D'abord sourd aux appels à l'aide de l'établissement, l'arrondissement, qui prévoyait de toute façon doter le quartier d'une bibliothèque publique d'ici 2012, pourrait aussi y aller d'une offre. «J'ai su que le maire de l'arrondissement aborderait peut-être des propositions plus concrètes avec nous à son retour de vacances», a appris M. Dinsmore.
D'une fondation à l'autre
Une des institutions les plus démunies du réseau municipal, la bibliothèque Notre-Dame, située au coeur du quartier Saint-Henri, déménagera ses pénates en 2008 grâce à la Ville et à la Fondation Chagnon.
«Il faut changer d'édifice parce qu'il est trop vieux», a indiqué le conseiller municipal de l'arrondissement du Sud-Ouest, Pierre Fréchette.
La bibliothèque quittera l'ancienne caserne de pompiers qui l'abritait et doit être mise aux normes pour se reloger en face, à l'angle nord-ouest des rues Notre-Dame et de Courcelles, dans l'ancienne usine Johnson Wire en voie d'être transformée en coopérative d'habitations familiales par la Fondation Chagnon. La Ville a versé 600 000 $ pour appuyer la démarche.

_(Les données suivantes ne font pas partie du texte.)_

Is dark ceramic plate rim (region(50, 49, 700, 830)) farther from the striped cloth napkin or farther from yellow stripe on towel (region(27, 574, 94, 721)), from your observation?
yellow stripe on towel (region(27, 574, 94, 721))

«Elle sera plus grande, plus accessible [sur un seul plancher] et s'inscrira dans un contexte beaucoup plus familial», précise M. Fréchette. Outre les 42 logements familiaux (certains avec quatre chambres à coucher), l'édifice accueillera aussi un Centre de la petite enfance.
Le bâtiment actuel de la bibliothèque sera pour sa part éventuellement rénové. «C'est sûr qu'on va refaire quelque chose avec ça», promet le conseiller.